Beefy Boxes and Bandwidth Generously Provided by pair Networks
more useful options
 
PerlMonks  

Re: RFC: Large Floating Point Numbers - Rounding Errors

by salva (Canon)
on Sep 09, 2011 at 06:58 UTC ( [id://925024]=note: print w/replies, xml ) Need Help??


in reply to RFC: Large Floating Point Numbers - Rounding Errors

This seems to work (on x86, at least):
printf("%.5f\n", sprintf("%.6f1", $_)) for (0.000005, 0.000015, 0.000025, 0.000035, 0.000045, 0.000055, 0 +.000065)

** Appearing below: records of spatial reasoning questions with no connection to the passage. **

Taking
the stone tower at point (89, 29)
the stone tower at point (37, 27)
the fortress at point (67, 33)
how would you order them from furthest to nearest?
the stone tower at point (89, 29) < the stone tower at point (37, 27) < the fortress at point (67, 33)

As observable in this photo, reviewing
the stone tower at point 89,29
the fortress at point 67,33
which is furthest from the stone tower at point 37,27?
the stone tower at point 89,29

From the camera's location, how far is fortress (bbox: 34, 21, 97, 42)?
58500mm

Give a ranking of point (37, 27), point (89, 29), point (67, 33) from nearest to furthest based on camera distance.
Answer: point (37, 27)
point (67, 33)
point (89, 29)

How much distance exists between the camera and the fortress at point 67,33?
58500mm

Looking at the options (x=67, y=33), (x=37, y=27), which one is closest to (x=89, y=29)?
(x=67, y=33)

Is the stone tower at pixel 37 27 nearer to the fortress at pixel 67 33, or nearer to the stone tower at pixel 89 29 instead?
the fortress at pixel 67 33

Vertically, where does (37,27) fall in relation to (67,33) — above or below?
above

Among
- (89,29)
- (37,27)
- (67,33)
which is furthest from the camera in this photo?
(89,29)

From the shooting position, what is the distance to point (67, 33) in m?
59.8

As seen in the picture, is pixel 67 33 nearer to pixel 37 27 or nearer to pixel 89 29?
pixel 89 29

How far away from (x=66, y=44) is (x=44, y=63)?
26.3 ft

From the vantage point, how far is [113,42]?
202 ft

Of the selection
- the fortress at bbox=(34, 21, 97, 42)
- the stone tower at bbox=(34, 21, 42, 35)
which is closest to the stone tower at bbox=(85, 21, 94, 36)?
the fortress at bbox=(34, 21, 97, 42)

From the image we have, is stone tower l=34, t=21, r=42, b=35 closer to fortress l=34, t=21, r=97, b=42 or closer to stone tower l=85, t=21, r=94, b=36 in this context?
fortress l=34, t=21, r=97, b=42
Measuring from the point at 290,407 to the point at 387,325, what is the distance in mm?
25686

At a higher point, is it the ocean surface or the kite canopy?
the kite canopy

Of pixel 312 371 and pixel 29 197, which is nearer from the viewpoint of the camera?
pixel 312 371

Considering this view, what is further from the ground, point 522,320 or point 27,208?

Replies are listed 'Best First'.
Re^2: RFC: Large Floating Point Numbers - Rounding Errors (expectations)
by tye (Sage) on Sep 09, 2011 at 18:06 UTC
    printf("%.­5f\n", sprintf("%­.6f1", $_))

    Sure. But that is worse in a lot of ways as well. What does it do to 0.0000346 ?

    But you can use that approach to at least very closely match (some) human expectations. It is mostly just your choice of "6" (or $n+1) that is at fault. A fairly reasonable thing to do would be more like:

    printf( "%.5f\n", sprintf("%.12e",$_) ) # ^^^

    Find an example that violates your expectations for that. I'll wait...

    The obvious one is, of course, 0.000034999999999999. But try this:

    % perl -le "print 0.00003499999999999999" 3.5e-05

    The above number is so very close to 0.000035 that Perl itself intentionally decides to display it as being exactly 0.000035. So, if that many '9's on the end doesn't violate your personal sense of perspective such that you don't mind that it gets rounded up to 0.00004, then I claim that it is your perspective when it comes to mundane computer performance that is to blame. It means that you expect your lowly computer to be able to weigh a large beach (one with 1000 volleyball courts) and not be off by a single grain of sand.

    Perl has this concept of "so close as to be displayed as equal" because without it you get things like sum( (0.01)x50 ) showing not as 0.5 but as 0.50000000000000022. So it is good, even important, to ignore the last several bits of floating point values when displaying them. (It is also good to do so when comparing them, but I'll just mention that can of worms without opening it.)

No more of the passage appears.